Townes spent a lot of time by herself, "really writing songs and digging into what I wanted to say or stand for," she says, and found a new part of her voice. Singing rounds at the Bluebird Café and the Listening Room put her in touch with other singers and writers, and it took time to find her footing.
"I had discouraging moments at the beginning of something new," says Townes, of her early days in Nashville. "And I'm really grateful that following those discouraging moments, were always so to speak little signs like, 'Kay, keep holding on,' or somebody would call me or email me back or set up a new write or I'd take a meeting and they'd say, 'We can't help you yet, but please keep going.'"
It was a lot of just continuing to show up. - Tenille Townes
Five years after her Nashville move, Townes found the people who believed in her: publishing house Big Yellow Dog Music, where Townes worked with Tashian, and both Sony Music Nashville and Columbia Nashville, on which she'll release The Lemonade Stand, produced by Jay Joyce and featuring all the tracks from her Road to the Lemonade Stand, as well as "The Most Beautiful Things" and five unreleased songs.
"It was such an overwhelming feeling to go with the village of people that I'd really been hoping for," she says. "I'm grateful that they heard something in those demos and in the songs and things kind of kept rolling from there. It was a lot of just continuing to show up."
Tashian, who's been working with Yellow Dog for 12 years, has similarly fond feelings.
"I would see her truck pull into my driveway and she would just come in and be so full of great positive energy and so free with her creativity that it put me at ease," he says. "Because, you know, you think with a singer like that, this is a huge opportunity. I don't want to mess this up. And you can get a little bit nervous, almost. But she just put me at ease."

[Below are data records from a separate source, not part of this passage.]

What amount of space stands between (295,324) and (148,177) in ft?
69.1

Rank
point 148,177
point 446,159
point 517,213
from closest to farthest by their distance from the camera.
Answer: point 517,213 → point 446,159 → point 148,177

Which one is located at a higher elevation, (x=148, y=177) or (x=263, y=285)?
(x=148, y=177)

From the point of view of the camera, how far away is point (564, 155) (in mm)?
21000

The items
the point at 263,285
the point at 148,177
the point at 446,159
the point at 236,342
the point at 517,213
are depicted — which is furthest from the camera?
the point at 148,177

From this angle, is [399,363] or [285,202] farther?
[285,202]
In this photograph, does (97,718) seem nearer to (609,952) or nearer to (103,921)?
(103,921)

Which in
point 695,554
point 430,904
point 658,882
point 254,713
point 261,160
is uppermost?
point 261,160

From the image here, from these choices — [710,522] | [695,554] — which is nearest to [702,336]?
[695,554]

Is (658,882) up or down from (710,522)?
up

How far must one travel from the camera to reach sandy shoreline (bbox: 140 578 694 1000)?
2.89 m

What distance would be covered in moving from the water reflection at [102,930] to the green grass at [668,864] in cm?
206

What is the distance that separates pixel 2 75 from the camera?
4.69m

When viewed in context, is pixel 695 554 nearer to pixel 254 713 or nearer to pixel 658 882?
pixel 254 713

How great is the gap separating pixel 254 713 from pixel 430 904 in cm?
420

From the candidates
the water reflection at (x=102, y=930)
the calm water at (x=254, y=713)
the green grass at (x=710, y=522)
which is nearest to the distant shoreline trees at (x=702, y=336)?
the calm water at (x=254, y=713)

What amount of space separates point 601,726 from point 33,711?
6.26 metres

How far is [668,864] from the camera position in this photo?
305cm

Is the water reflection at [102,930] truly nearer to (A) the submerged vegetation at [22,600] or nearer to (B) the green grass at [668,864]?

Townes' work has been nonstop since. "Somebody's Daughter" was her first single for Columbia Nashville, hitting No. 1 on the Canadian Country chart and cracking the top 30 of Billboard's Hot Country Songs and Country Airplay charts. Townes opened for Miranda Lambert and Little Big Town on their joint 2018 dates, which led to Townes' spot in Lambert's Roadside Bars & Pink Guitars tour in fall 2019, with Maren Morris, Elle King, Pistol Annies, Ashley McBryde and Caylee Hammack. The Pink Guitars tour kicked off with a collaboration track, "Fooled Around and Fell in Love," which was nominated for a 2020 Academy of Country Music Award. (Townes also nabbed a nomination for new female artist of the year, though the awards have been postponed until September.)
"That was such a dream, honestly, and still, like how did that actually happen in real life?" says Townes. "Miranda Lambert is really quite an incredible human and just a cheerleader of all of us, and very genuine in the way that she is. It means a lot to have her to turn to on this whole ride."
While Townes benefits from country music's storied mentors, she pays it forward her own way: through charity work she's been doing for Big Hearts for Big Kids, which she founded when she was 15 years old. The money raised from the annual concert fundraiser Townes hosts goes to Sunrise House, an emergency youth shelter in Grande Prairie. In the event's 10th year, it raised $415,000 — totalling more than $1.9 million in donations over a decade.
"She's had it from a young age," says Sampson, of Towne's drive. "I played the 10th anniversary of the charity she does in her hometown, and that was just an incredible experience. Some writers from here in Nashville flew up to Grande Prairie … and we got to tour the home that she helped build for distressed teens that either temporarily or permanently have no place to live. And it was really something.
"I mean, she is extremely motivated, extremely driven, and she's got an amazing heart."